■ Aim of the exercise:
What is the number of lines in the data below that hold the word "compared"? Give nothing beyond that number.

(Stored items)
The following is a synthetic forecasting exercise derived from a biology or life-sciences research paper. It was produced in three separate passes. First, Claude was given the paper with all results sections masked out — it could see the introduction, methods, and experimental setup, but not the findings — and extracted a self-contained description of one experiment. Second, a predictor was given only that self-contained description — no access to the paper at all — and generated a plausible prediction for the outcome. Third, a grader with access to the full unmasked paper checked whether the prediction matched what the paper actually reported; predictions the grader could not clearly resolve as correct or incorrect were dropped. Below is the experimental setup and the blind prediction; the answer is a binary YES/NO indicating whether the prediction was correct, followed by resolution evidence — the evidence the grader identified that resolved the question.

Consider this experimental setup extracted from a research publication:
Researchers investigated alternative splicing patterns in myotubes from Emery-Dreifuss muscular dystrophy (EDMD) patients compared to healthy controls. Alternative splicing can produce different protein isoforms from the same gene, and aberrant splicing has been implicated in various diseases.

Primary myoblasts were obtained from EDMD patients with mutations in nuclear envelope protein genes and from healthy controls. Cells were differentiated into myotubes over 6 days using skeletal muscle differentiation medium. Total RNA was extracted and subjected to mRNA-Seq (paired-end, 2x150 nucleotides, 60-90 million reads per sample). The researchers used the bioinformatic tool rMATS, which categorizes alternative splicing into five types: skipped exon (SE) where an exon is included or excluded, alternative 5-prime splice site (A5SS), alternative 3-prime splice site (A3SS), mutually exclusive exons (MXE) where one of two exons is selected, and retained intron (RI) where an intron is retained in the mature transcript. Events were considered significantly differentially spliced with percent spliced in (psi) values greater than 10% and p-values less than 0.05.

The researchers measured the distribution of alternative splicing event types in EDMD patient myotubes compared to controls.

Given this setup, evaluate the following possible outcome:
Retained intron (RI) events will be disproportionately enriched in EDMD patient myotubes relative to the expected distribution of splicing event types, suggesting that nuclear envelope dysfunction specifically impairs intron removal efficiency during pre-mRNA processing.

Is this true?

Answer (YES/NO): YES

■ Task output:
2